Opinion
December 19, 1939.
In an action to recover damages for personal injuries sustained by plaintiff in moving shrubs on the premises of defendants, his employers, judgment in favor of defendants, entered on a dismissal of the complaint at the close of plaintiff's case, reversed on the law and a new trial granted, costs to abide the event. There was prima facie proof of negligence on the part of defendants in failing to provide a sufficient number of workmen to perform the work safely. ( Pantzar v. Tilly Foster Iron Mining Co., 99 N.Y. 368; O'Connall v. Thompson-Starrett Co., 72 App. Div. 47; Farley v. White Engineering Co., 131 id. 228; Dair v. New York P.R. Steamship Co., 139 id. 751; revd. on other grounds, 204 N.Y. 341.)

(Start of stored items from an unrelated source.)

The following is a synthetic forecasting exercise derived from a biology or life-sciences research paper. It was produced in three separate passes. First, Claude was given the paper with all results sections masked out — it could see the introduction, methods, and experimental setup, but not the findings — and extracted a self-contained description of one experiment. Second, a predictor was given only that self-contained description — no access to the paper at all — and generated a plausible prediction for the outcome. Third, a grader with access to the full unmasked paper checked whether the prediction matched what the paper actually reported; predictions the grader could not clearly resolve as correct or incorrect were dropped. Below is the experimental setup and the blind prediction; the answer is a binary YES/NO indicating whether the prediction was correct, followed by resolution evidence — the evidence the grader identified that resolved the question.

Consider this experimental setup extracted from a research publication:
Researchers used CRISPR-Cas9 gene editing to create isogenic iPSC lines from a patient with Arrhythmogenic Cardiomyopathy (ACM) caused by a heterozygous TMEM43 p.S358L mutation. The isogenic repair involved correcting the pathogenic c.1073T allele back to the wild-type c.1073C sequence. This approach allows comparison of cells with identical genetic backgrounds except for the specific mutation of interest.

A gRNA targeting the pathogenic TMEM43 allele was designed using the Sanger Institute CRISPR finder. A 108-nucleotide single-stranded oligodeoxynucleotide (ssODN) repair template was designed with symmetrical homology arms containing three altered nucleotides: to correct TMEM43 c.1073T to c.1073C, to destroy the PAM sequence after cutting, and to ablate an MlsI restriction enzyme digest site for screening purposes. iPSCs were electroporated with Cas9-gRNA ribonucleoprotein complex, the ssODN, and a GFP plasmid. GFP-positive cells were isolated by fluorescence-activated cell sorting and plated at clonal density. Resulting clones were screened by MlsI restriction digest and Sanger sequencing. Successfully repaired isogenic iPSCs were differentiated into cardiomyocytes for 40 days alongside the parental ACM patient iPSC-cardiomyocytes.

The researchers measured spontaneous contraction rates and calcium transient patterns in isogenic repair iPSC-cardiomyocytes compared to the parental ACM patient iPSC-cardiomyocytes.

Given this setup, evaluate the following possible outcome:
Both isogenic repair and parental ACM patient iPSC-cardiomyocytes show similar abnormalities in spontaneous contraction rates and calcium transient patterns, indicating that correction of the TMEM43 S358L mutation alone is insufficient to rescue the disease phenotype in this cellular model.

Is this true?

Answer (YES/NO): NO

Lazansky, P.J., Carswell and Johnston, JJ., concur; Hagarty and Close, JJ., dissent with the following memorandum:
We agree with the majority that there was prima facie proof of negligence. We, nevertheless, dissent and vote to affirm the judgment on the ground that the plaintiff showed by his own testimony that he assumed an obvious risk and that such testimony required a dismissal of the complaint as matter of law where the action was not brought under the Employers' Liability Law. ( Collelli v. Turner, 154 App. Div. 218; affd., 215 N.Y. 675.)